Automated Security Scanning of 5G CNFs within 5GASP

The 5GASP certification program has recently enabled an automated security validation process for containerised network applications. Powered by a software security vulnerability scanning tool, designed by 5GASP and specifically for 5G CNFs, it has been seamlessly integrated with the 5GASP CI/CD pipeline, ensuring robust security checks for container images, Kubernetes configurations, and Helm chart installations.

Key Features of 5GASP Security

Some of the key features of the 5GASP security scanning tool is its ability to identify security issues in network application software components, with a proficiency in detecting operating system package and software dependencies, sourcing known vulnerabilities from common vulnerability and exposure (CVE) databases, and scanning applications in multiple languages (e.g., Java, Python, C++, RUST). The tool can scan related open source libraries used within the network application CNF code base, can scan for Infrastructure as Code issues and misconfigurations, and scan for the exposure of sensitive information and secrets within the CNF.

Critical CVE Security Vulnerability Scanning

Common Vulnerability and Exposure (CVE) databases play a crucial role in today’s cybersecurity landscape. The CVE database concept has emerged as a response to the increasing complexity of software and the growing number of security vulnerabilities. The need for a standardized method to identify and share information about vulnerabilities across diverse systems led to the creation of the CVE system.

Several CVE databases have become prominent for example the National Vulnerability Database (NVD), maintained by the US National Institute of Standards and Technology (NIST), is a comprehensive resource providing vulnerability data and severity scores.

In 5GASP the security vulnerability scanning tool hosts a set of tests that leverage a CVE database to specifically identify “Critical CVE” security vulnerabilities within network application CNF images.

The 5GASP security scanner uses different approaches to carry out the vulnerability scan, it will either retrieve a vulnerability report from a Harbor or Docker container repository via API calls, run a local version of the security scanning tool against the CNF image and produce a local vulnerability report, or conduct a vulnerability scan against a SPDX-formatted software bill of materials (SBOM) file of the CNF image.
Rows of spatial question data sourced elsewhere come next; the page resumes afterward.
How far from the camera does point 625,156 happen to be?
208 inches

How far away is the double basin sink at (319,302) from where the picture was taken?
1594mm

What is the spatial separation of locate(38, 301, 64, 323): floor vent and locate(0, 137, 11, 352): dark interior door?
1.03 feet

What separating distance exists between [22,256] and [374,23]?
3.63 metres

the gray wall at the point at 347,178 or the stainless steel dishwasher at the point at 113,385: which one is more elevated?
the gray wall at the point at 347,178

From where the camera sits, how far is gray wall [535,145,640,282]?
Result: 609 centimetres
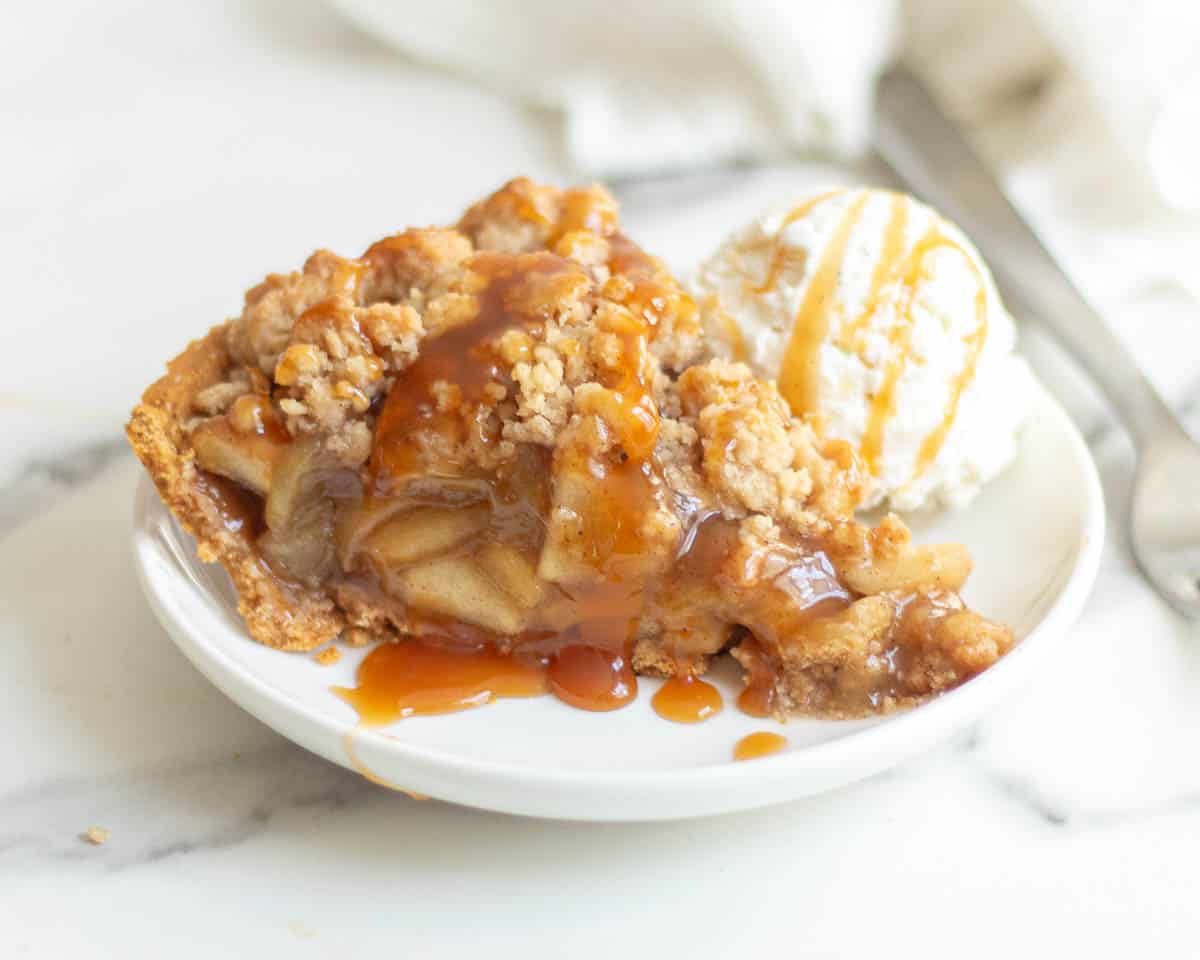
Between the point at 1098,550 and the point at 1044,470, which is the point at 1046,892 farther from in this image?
the point at 1044,470

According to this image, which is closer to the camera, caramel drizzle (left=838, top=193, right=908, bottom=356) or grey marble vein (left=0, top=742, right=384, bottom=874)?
grey marble vein (left=0, top=742, right=384, bottom=874)

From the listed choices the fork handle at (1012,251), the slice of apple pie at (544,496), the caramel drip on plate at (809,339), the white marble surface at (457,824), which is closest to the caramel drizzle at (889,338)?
the caramel drip on plate at (809,339)

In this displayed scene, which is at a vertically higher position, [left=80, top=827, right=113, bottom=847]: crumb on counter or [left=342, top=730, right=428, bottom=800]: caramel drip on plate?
[left=80, top=827, right=113, bottom=847]: crumb on counter

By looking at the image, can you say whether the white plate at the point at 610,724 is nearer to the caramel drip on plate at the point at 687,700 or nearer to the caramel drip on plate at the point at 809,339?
the caramel drip on plate at the point at 687,700

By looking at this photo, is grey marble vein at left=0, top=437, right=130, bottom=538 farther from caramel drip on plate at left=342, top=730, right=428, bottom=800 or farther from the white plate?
caramel drip on plate at left=342, top=730, right=428, bottom=800

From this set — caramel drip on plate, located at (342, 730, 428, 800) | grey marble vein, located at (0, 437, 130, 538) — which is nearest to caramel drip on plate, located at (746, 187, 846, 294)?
caramel drip on plate, located at (342, 730, 428, 800)

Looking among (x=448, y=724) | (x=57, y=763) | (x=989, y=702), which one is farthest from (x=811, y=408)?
(x=57, y=763)

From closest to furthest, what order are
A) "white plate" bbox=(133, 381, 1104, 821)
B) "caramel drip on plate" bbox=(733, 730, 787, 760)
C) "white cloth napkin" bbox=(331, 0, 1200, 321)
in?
"white plate" bbox=(133, 381, 1104, 821) → "caramel drip on plate" bbox=(733, 730, 787, 760) → "white cloth napkin" bbox=(331, 0, 1200, 321)

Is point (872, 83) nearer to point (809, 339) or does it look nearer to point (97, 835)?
point (809, 339)
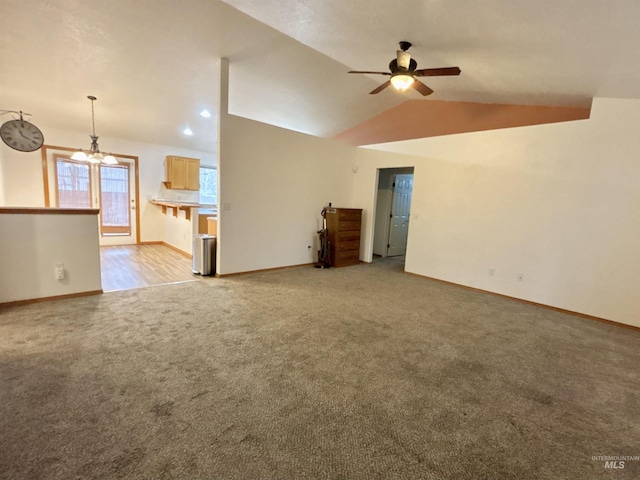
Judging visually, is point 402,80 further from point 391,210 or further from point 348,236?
point 391,210

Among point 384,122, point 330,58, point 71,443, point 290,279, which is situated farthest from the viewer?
point 384,122

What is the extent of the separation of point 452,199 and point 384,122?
2.20 meters

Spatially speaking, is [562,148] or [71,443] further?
[562,148]

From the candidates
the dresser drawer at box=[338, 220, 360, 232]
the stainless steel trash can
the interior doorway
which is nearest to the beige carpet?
the stainless steel trash can

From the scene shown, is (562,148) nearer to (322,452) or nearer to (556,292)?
(556,292)

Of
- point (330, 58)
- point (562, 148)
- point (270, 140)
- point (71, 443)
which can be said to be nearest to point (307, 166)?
point (270, 140)

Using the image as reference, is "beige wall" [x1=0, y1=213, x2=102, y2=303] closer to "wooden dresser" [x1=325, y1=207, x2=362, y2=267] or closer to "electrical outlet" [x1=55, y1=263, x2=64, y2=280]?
"electrical outlet" [x1=55, y1=263, x2=64, y2=280]

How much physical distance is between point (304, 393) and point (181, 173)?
6.99m

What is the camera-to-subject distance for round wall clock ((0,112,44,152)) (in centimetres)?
485

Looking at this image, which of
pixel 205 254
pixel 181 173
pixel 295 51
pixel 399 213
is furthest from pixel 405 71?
pixel 181 173

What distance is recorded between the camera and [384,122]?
590 centimetres

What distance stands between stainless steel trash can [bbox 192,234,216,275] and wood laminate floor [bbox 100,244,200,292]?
0.61ft

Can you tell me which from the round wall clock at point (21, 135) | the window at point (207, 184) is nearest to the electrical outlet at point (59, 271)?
the round wall clock at point (21, 135)

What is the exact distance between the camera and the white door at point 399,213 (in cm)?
712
A SBOM file is like a table of contents representation of the CNF and this type of vulnerability scan is an interesting one for network application developers who do not wish to expose the full code base of their CNF, but still require a security vulnerability report.

Vulnerability Results and Severity Levels

The 5GASP security scanner is integrated within the CI/CD pipeline of the 5GASP certification process and runs automatically across the network application CNF. The scanner is designed to fail a test if any “critical” security vulnerabilities are found. Critical here means as defined by the CVE standards program. A detailed report identifying the root cause of the critical vulnerability and a possible solution is provided back to the network application developer.

Once a new version of the network application CNF image is pushed to the container repository by the developer, the 5GASP security scanner automatically scans it for vulnerabilities ensuring the most up-to-date CVE database is utilised.

The 5GASP security scanner is set to pass even if high security vulnerabilities are detected, detailed mitigation notes are provided in the report to the developer. In all other cases the scan will pass, including scenarios with medium or low vulnerabilities detected which are reported but not considered fail criteria.


As the world embraces the transformative power of 5G technology, the security of CNFs within 5G networks becomes paramount. The foundation of this technological leap lies in ensuring the security of CNFs is not just a defensive strategy but a prerequisite for unleashing the full potential of 5G.

Trust is at the core of any successful network deployment. Ensuring the security of 5G CNFs instils confidence in users, service providers, and enterprises that rely on the capabilities of 5G. 5GASP is addressing security concerns head-on, ensuring consistent identification and categorization of vulnerabilities in network applications which enables stakeholders to build and maintain trust in the reliability, privacy, and overall integrity of 5G networks, fostering a conducive environment for widespread adoption.